What is Trade Finance and what does TAEFL do?

TF is financing trade, whether it be UK to UK buyer, UK to overseas buyer or overseas supplier to UK buyer. What we do as a company is look at the best solution for the Client which could be funding its orders or using other appropriate forms of funding.

How has Trade Finance changed since 2008 when TAEFL started?

Trade Finance has become more prevalent in recent times, but with it comes some challenges which are easy to overcome if you know what to do. We have much to think about over the next 2 years following the Brexit vote.

We’ve seen problems in Syria, Iraq and Iran – although Iran is now seen to be more acceptable. We’ve seen countries fail and have problems such as Russia. We’ve seen problems in Brazil and in other parts of South America. But at the end of the day trade is there to be done, if it is with creditworthy parties that can either deal with letters of credit or be credit insured.

What are the short to medium term plans at TAEFL?

We see ourselves growing over the next 3 years, doubling in size and becoming one of the leading trade finance houses to support SMES for the next decade. We’re looking at growth, we’re looking at providing support and helping our clients to move along their own financial journey. As their balance sheet improves, different forms of financing will become available and no doubt this will lead to greater growth.

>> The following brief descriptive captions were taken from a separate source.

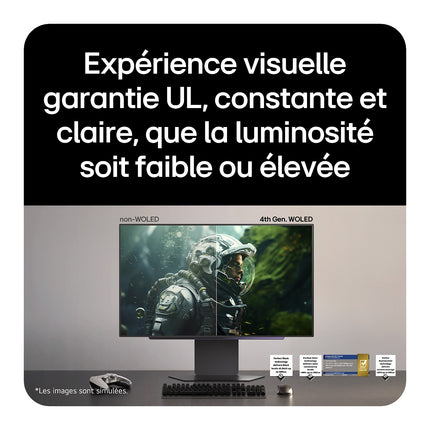 Ecran PC Gamer LG 27GX700A-B.AEU 27'' UltraGear OLED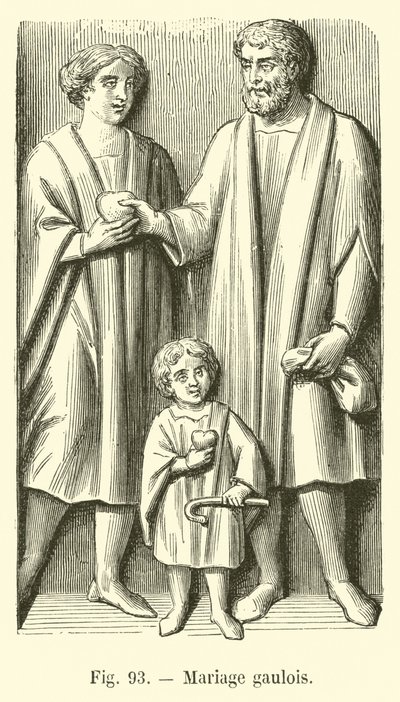 Matrimonio gallico da French School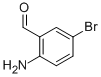Structure of 2-Amino-5-bromobenzaldehyde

You recently launched the Tooling Fund. What is it and how does it help your customers access Trade Finance?

The tooling fund is open to all manufacturers throughout the UK, but specifically aimed at the Automotive industry. By providing this £1M tooling fund, we hope to bridge the finance gap between the expense of designing and producing a tool, to using the tool to produce goods which ultimately leads to payment from the buyer. This means manufacturers do not have to turn down orders due to cash restraints, but rather complete bigger orders and increase their reputation in the marketplace.

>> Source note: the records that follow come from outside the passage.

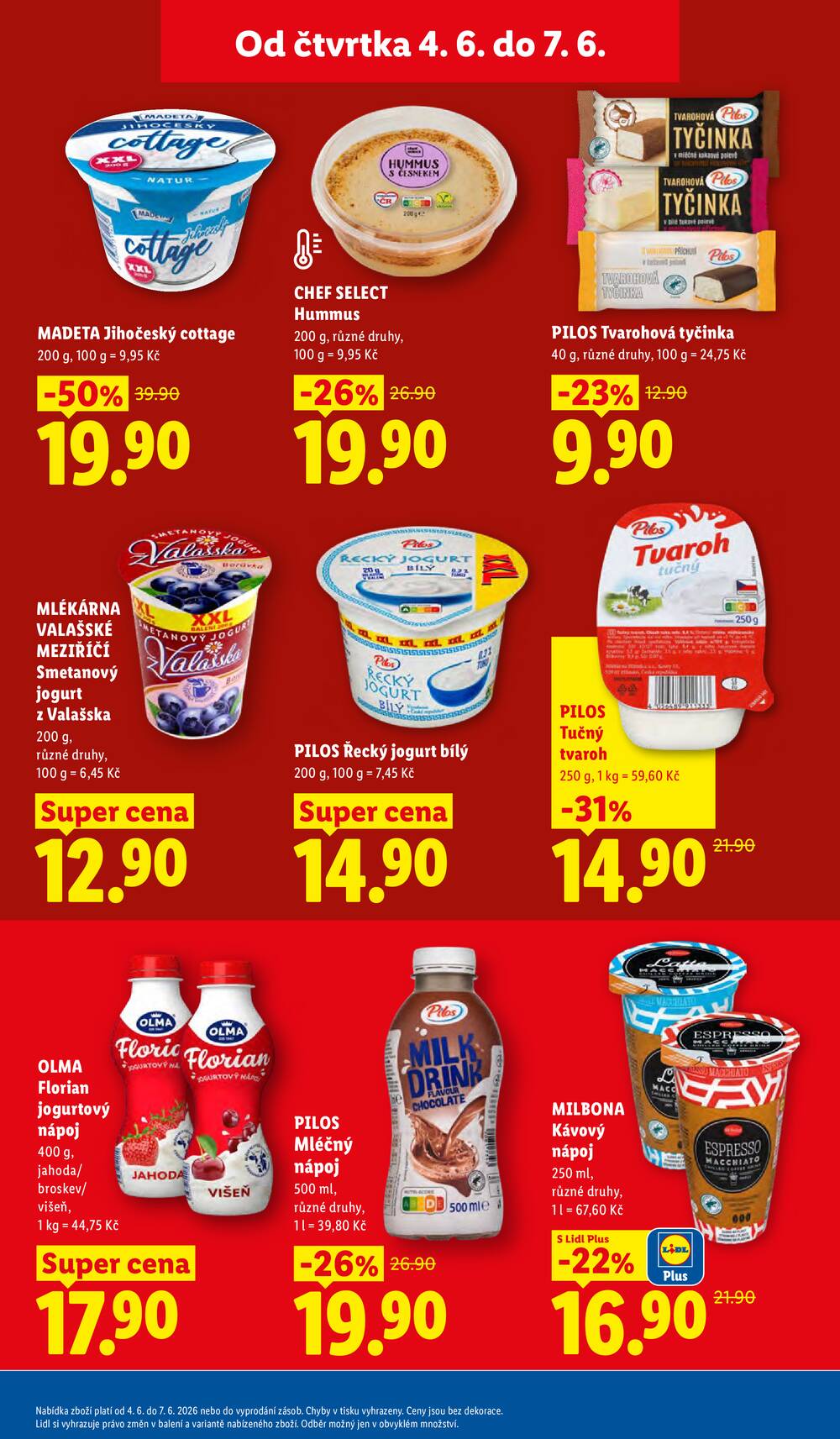 Lidl od 4.6. do 7.6.2026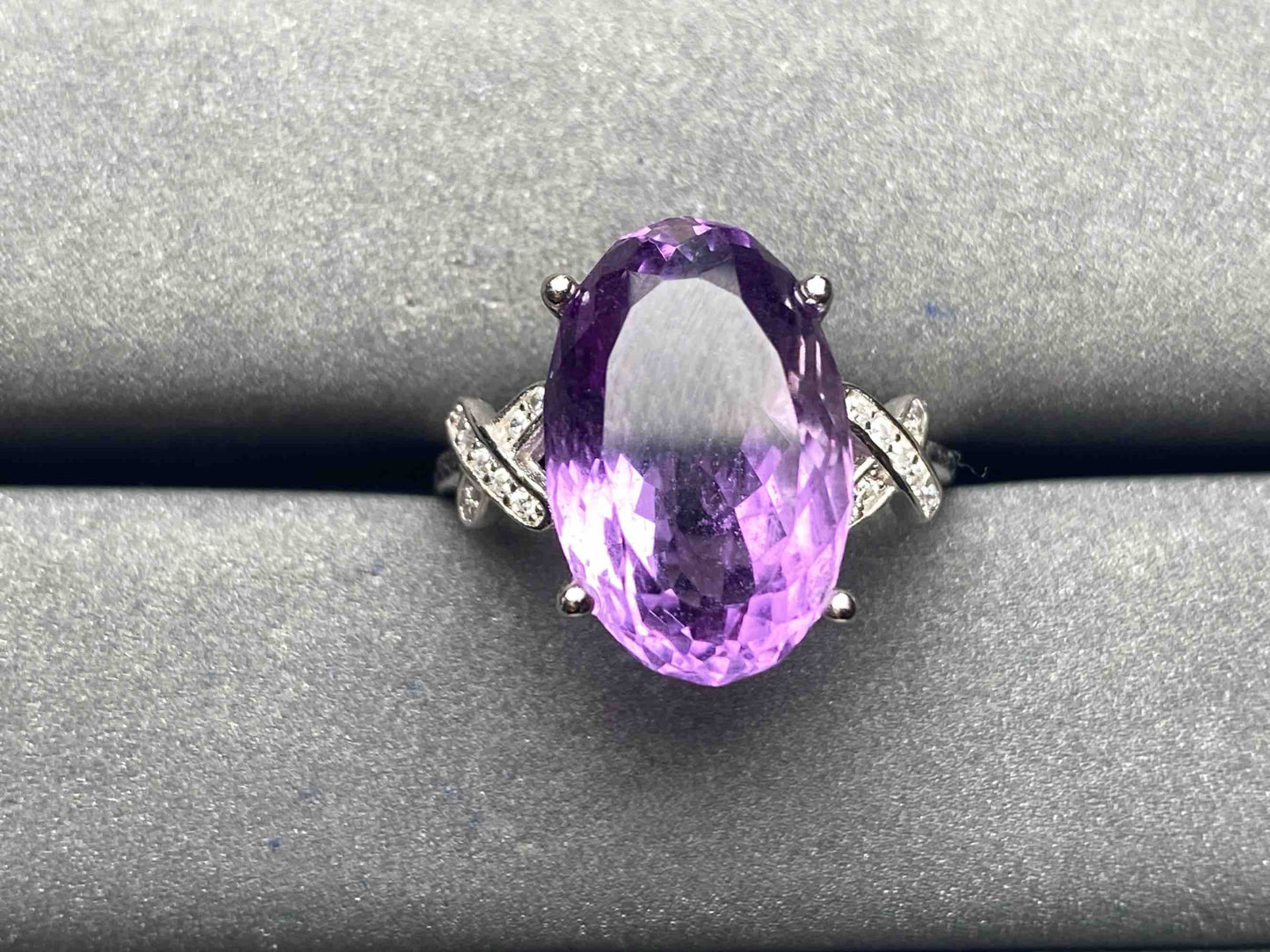 A6131 Amethyst Ring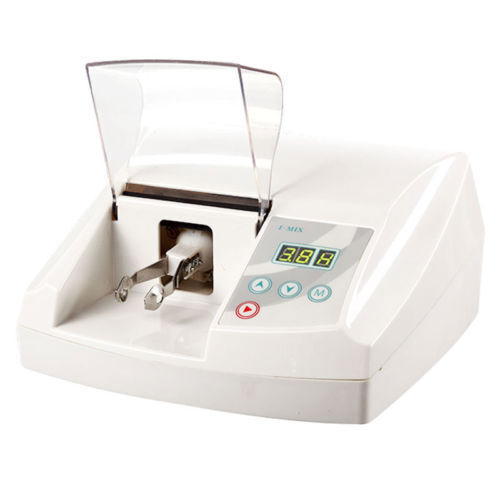 New 110V 35W Dental Lab Digital Amalgamator Amalgam Capsule Mixer Triturator USA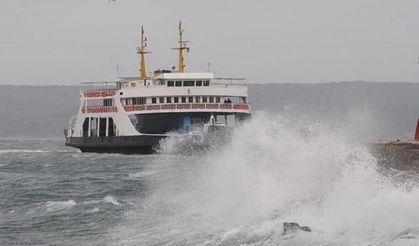 Türkiye'nin batısı için fırtına uyarısı verildi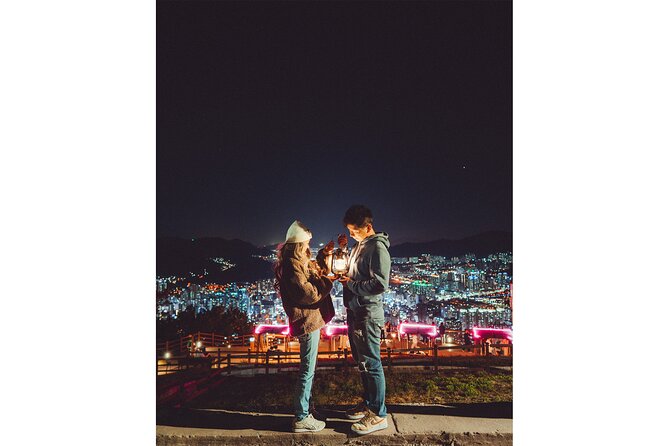 Busan: Night Small Group Photo Tour (Max 7) - What the photography service actually includes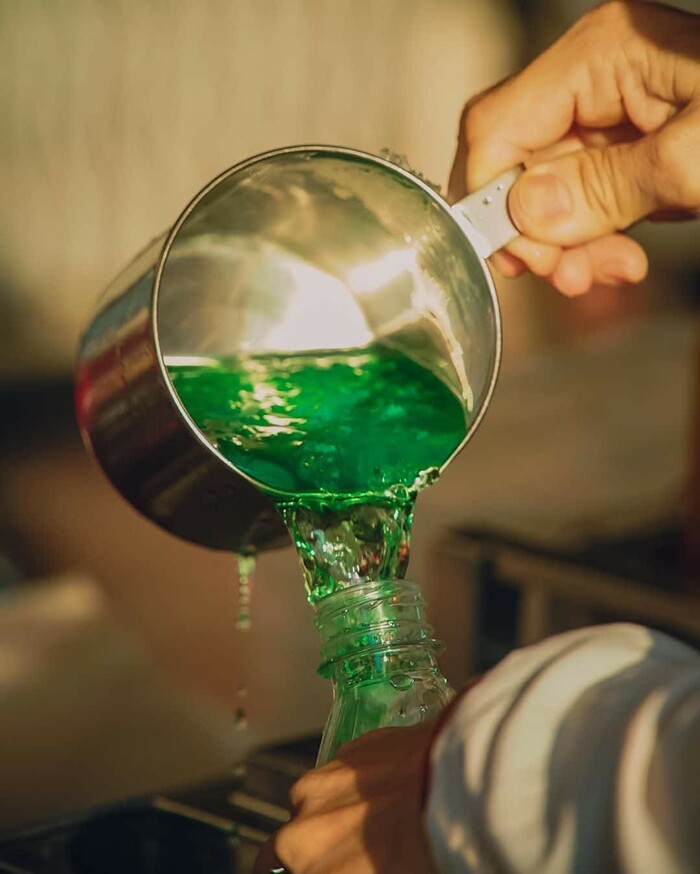 thức uống giải nhiệt mùa hè ở TP HCM sâm ba màu độc đáo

What’s your opinion on “Blockchain” and Trade Finance, given Barclay’s recent transaction in partnership with Wave?

I’m very sceptical about blockchain – I’m probably old fashioned! I don’t think it will work for the typical SME, but we have seen paperless trading in the commodity sector for multibillion turnover companies and we’ve also seen paperless Bills of Lading etc. I don’t see why that should change and Bolero was the driving force behind that. For SMEs, I question if there is a desire to bring all the different parties into the transaction together. So although it is a nice idea, I must admit to being sceptical.

Do you think Trade Finance will be a paperless proposition in the foreseeable future?

Trade Finance is paperless now, but only for the multinationals as I’ve said. I don’t think the cost incurred by SMEs to set up a paperless function will be more than offset by the benefits to be gleaned and we have to realise that 80% of world trade is conducted by 20% of the corporates. I believe that it will be the 20% who will be handling that type of business, not the 80% who are handling a small amount of international trade.